Migration from Django

If you're migrating from a Django application, password hashes are fully compatible. Users can continue to log in without any password reset.

See Also

  • CharField for generic string storage
  • Django's password management documentation
source
PormG.Models.TextFieldMethod
TextField(; kwargs...)

A field for storing large amounts of text without length restrictions.

Keyword Arguments

  • verbose_name::Union{String, Nothing}: Human-readable name for the field. Default: nothing
  • unique::Bool: If true, ensures field values are unique across the table. Default: false
  • blank::Bool: If true, allows empty values in forms/validation. Default: false
  • null::Bool: If true, allows NULL values in the database. Default: false
  • db_index::Bool: If true, creates a database index for faster queries. Default: false
  • default::Union{String, Nothing}: Default text content. Default: nothing
  • editable::Bool: If true, field can be edited in forms. Default: false

Examples

# Basic text field for long content
description = TextField()

# Blog post content
content = TextField(blank=true)

# Optional notes field
notes = TextField(null=true, blank=true)

# Indexed text field for search
searchable_content = TextField(
    db_index=true
)

# Text field with default content
template = TextField(
    default="Enter your text here...",
    verbose_name="Template Content"
)
source
PormG.Models.ensure_model_initializedMethod
ensure_model_initialized(model::PormGModel)

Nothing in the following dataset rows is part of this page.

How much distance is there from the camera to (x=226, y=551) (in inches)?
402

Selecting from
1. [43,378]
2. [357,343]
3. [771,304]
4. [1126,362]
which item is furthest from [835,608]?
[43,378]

Checks if a model has been initialized (i.e., has a connect_key that exists in config). If not, attempts self-healing by:

  1. Remapping stale path-based keys to current session alias keys
  2. Re-registering via REGISTERED_MODULES
  3. Scanning loaded modules for pormginitpath markers
  4. Using the model's own _module reference (survives precompilation)
source
PormG.Models.get_all_modelsMethod

Returns a vector containing all the models defined in the given module.

Arguments

get_all_models(modules::Module; symbol::Bool=false)::Vector{Union{Symbol, PormGModel}}
  • modules::Module: The module to search for models.
  • symbol::Bool=false: If true, returns the model names as symbols. If false, returns the model instances.

Returns

A vector containing all the models defined in the module.

source
PormG.Models.validate_defaultMethod

validatedefault(default, expectedtype::Type, field_name::String, converter::Function)

Validate the default value for a field based on the expected type.

Arguments

  • default: The default value to be validated.
  • expected_type::Type: The expected type for the default value.
  • field_name::String: The name of the field being validated.
  • converter::Function: A function used to convert the default value if it is not of the expected type.

Returns

  • If the default value is of the expected type, it is returned as is.
  • If the default value can be converted to the expected type using the provided converter function, the converted value is returned.
  • If the default value is neither of the expected type nor convertible to it, an ArgumentError is thrown.